At a talk given in London in 2009, Butler re-visits the section on Lordship and Bondage and begins with the initial self-consciousness noticing that this other self-consciousness ‘over there’ is not unlike the initial self-consciousness, it to an extent both is and is not the other self-consciousness. Butler draws attention to the appearance of the other, but it is not an absolute other, it is not another self-consciousness standing separate and in opposition to the initial self-consciousness.  The other is both me and not-me. This is the definition of the ek-static self that Butler first introduced in Subjects of Desire, only it is used here to spearhead a renewed sense of the ethical. The question for Butler then becomes: how to live with the other?  It is this question of cohabitation with the other that has become the most resonant of 21st century Hegelian themes.

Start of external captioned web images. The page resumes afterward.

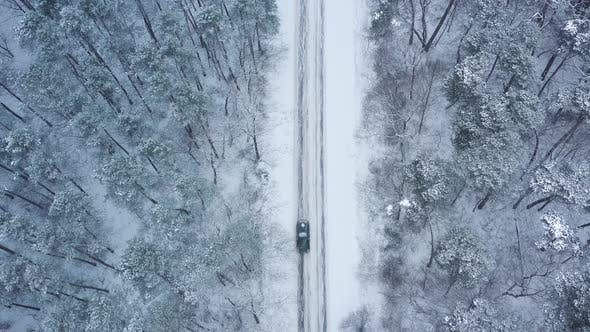 Aerial View of a Car Rides on a Road Surrounded By Winter Forest in Snowfall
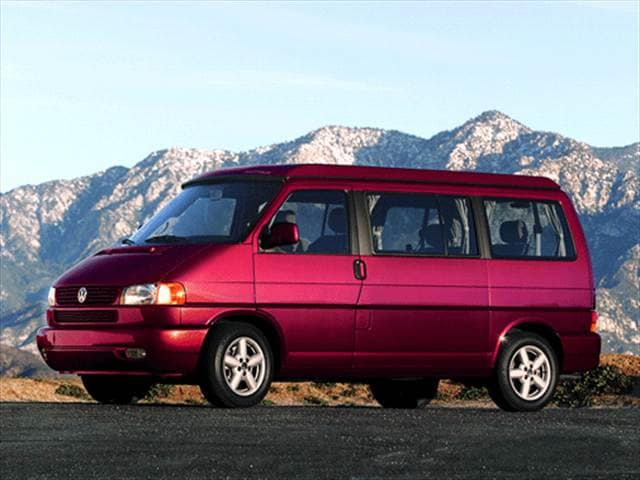 Top Consumer Rated Vans/Minivans of 2001 - 2001 Volkswagen Eurovan
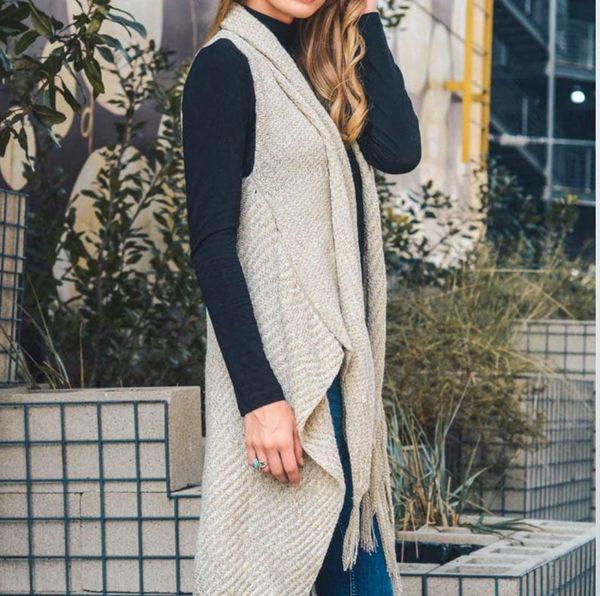 Long Line Crochet Knit Vest with Tassel Hemline Details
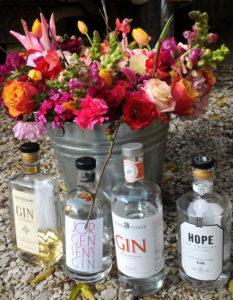 Wedding ideas for 2017 - GIN bars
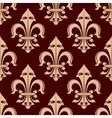 Royal fleur-de-lis brown seamless pattern vector image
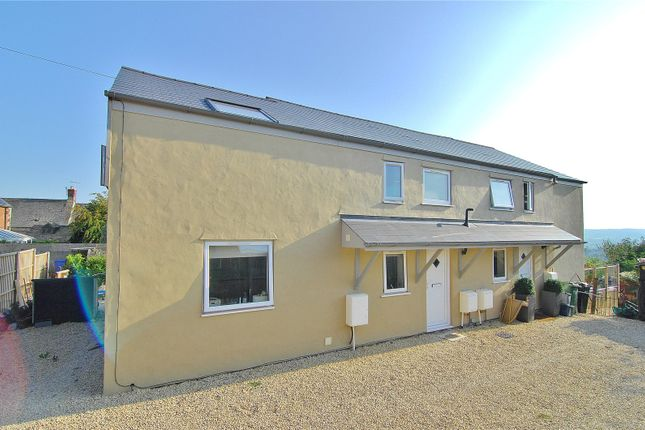 Thumbnail Semi-detached house for sale in Whiteshill, Stroud, Gloucestershire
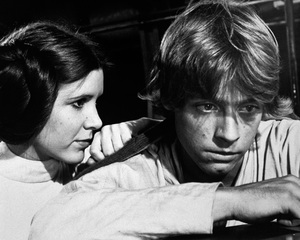 """Star Wars""Carrie Fisher, Mark Hamill1977 LucasfilmPhoto by John Jay - Image 3748_0216"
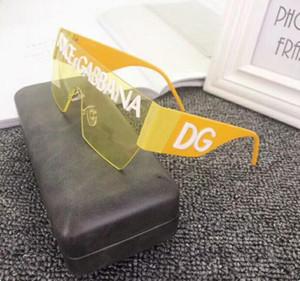 2020 Luxus-Glas-Sonnenbrille für Herren-Glasspiegel-Grün Lense Vintage-Sonnenbrillen Brillen Zubehör Frauen Sonnenbrillen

The dialectic of singularity and substitutability is defined as: this other that I did not choose, yet with whom I must share and cohabit the planet; this other that is over there that is both me and not-me.  Singularity of the one and its substitutability with the other, the former signifying individual self-consciousness, the latter signifying its going outside itself, a self-loss of sorts in that it appears in the other, is the other. For Butler the paradox of singularity and substitutability, of finding oneself over there in the other that is me and not-me, cannot be dialectically resolved. That there is no possibility of a dialectical resolution is the defining feature of the ethical relationship to the other.

In late 2009, during a talk on Giving an Account of Oneself, Butler was asked if she was arguing for a move away from an identity claim based in singularity towards a notion of ‘multiple identity’ so that instead of the declaration, "I am this," the question was asking if Butler's alternative was instead, "No, I am not just this, I am that and that, my identity is multiple."  In response Butler pointed out that even when one tries to break the singular determination of identity, “I’m not just that, I’m this and this, I’m that and much more.” Nevertheless one still finds oneself within what she calls, after Foucault, the “regime of ontology.” One is still trying to determine who one is, one is just doing it “multipley.” But this ‘multiplicity’ that combats the ‘singularity’ of identity is not what Butler is advocating, she is not a pluralist in any simple sense. Instead she emphasizes a ‘scene of address’:

But maybe the thing is to not determine who I am whether singly or multipley, but to be engaged in a kind of scene of address to oneself, to another, to a set of others, where those terms get re-worked in ways that make a difference, then we are less interested in determining who we are singularly or multipley than in some act of communication, or some act of avowing and articulating a relationship which is more ethically significant than establishing who I am.23

Seeking to accentuate a different relation to the other that emphasizes not the consolidation of identity but rather Butler wishes to place an emphasis on the ways in which the structure of the address, its materiality and discursive setting, hinders or opens a relation to the other: a relationship or set of relationships in which the very epistemological assumptions sustaining the ‘I’ are disarticulated, putting the ‘I’ at risk of incoherence ? (2005, 23)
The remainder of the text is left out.